We have had several questions about our booms and how we launch and retrieve dinghies so we’ve done a photo series on the process.
We consider this to be one of the most dangerous things we do while cruising. The dink is heavy – 700 pounds/340kg – and there is an electric winch involved. So care in the use and maintenance of the system is required.
The process which follows has evolved over the years and in reality takes less time to accomplish than to read about. It is very simple in a calm anchorage, working at deck level, with high life lines at the deck edge.
We use a three to one tackle for lifting, as described previously. This reduces the load on the winch drum and makes easing the halyard out go more smoothly.
To control their position the booms have permanently rigged fore and afterguys. When we are underway, or coming into port, the booms are positioned inboard. The halyards are always attached to the dinghies when they are on deck. When at sea and running with the wind we rotate the booms outboard for increased polar moments and windage (leaving halyards attached).
Both guys are controlled with rope clutches, sailboat style. To launch the foreguy clutch is opened and allowed to run free. These clutches are quicker to use than cleats.
The afterguy is eased about four feet (120cm). This lets the boom angle outboard once the dink is hoisted, but prevents the boom from running out too far.
Four full wraps of halyard are used on the drum of the self tailing winch.
The control for the winch is on this remote, with a 16 foot (5m) cable. Before hoisting we double check that:
- All dinghy tie downs are free.
- The dinghy painter end is secure.
- The halyard block is not twisted.
- The pin in the snap shackle is fully engaged.
- Halyard is flaked and ready to ease.
- All blocks in the halyard system are correctly aligned.
When the winch is in use we both keep an ear tuned to it and an eye on the dink and halyard rigging. The winch is so powerful that if something were amiss it would continue to pull until it broke whatever was causing the difficulty. In four years and hundreds of dinghy launch cycles we have yet to have a problem, but we try and remain alert to the risks.
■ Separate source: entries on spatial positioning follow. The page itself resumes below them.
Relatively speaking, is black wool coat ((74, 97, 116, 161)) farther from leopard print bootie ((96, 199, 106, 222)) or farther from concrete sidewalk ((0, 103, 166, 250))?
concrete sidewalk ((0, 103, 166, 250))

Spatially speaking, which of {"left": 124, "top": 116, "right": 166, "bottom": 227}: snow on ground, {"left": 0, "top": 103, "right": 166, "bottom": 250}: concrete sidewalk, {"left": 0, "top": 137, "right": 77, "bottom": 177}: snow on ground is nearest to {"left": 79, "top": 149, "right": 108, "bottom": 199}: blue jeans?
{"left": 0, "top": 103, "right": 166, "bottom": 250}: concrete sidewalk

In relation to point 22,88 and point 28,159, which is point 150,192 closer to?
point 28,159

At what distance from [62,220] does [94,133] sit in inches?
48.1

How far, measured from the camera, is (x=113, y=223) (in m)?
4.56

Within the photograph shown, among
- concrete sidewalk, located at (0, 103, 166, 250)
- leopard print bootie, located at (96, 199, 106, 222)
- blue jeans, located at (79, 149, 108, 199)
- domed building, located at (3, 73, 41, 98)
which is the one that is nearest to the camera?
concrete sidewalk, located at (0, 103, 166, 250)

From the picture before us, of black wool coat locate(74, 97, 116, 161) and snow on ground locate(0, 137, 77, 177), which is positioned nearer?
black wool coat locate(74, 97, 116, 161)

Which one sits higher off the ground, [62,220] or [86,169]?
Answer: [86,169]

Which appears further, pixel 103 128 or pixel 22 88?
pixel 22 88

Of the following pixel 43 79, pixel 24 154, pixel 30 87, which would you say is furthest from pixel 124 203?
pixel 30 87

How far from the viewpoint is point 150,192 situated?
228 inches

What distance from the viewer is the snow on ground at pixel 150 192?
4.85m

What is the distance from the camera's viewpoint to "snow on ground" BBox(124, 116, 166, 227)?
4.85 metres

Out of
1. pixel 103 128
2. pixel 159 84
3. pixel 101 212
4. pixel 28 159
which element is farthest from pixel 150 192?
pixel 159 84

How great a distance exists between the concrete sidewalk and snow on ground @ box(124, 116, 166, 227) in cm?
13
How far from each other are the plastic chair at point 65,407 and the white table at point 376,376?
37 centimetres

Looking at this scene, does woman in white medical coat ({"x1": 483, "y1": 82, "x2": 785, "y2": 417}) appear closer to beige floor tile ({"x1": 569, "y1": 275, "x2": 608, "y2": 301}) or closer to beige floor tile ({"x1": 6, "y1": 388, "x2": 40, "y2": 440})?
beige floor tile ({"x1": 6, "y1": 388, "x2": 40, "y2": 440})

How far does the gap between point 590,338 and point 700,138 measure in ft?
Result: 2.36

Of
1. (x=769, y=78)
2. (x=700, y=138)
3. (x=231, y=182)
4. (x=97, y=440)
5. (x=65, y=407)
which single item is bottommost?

One of us runs the winch and the other guides the dink outboard once it has been hoisted over the lifelines. Note the position of the bridle and blocks. The person controlling the winch has to be mindful not to hoist too far.
As the weight of the dink moves outboard Wind Horse assumes a slight heel to port. The boom responds by angling out to the extent allowed by the afterguy, with the dink just clear of the lifelines.
A single wrap is then removed from the winch (leaving three), using one hand as a brake on the remaining wraps (there is a rope clutch on the halyard which can also be used for this).
The dinghy is guided by one of us while the other eases the halyard.
Once the dinghy fenders are even with the lifelines guiding is no longer required. Note in all of the photos with the dink outboard, how the afterguy is tight from the slight heel, while the foreguy is loose.
With the dink afloat (and the painter attached!) we pull the snap shackle pin to free the dink. The dink is then trailed aft and we board from the swim platform.
Hoisting back onboard is essentially the reverse of this process. The dinghy lifting sling is always attached and ready to go. It is typically left on the steering wheel, where it can be reached by bending over the life lines.
The process to launch the dink, starting with untying the boat, typically takes three minutes. Rehoisting is the same, plus another three to five minutes to secure the dinghy if we are heading to sea.
Because this process is so quick and easy, we typically hoist the dink on deck each night. This provides security for the dink, reduces corrosion on the outboard, and has us ready to depart should weather warrant a hasty exit.
Handling the dinghy in a bouncy anchorage is a totally different story, especially if you are short handed. Because we are working at deck level motion is reduced (compared to what you find if the dink is stowed on an elevated platform). But if the boat is rolling, and there are just two of you, coordination – which comes with practice – is essential. The heavier the dinghy, the harder the job. We’ve lived with our dink over the last four years and we would not want to handle much more weight in a rolling anchorage. But if you add a third person, then the fore and after guys can be used to control the boom (the extra set of hands operates the guys) and the rough water process becomes a lot easier.
The rowing dink weighs about 125 pounds (55kg) and is easy for a one of us to launch and retrieve on a single point halyard.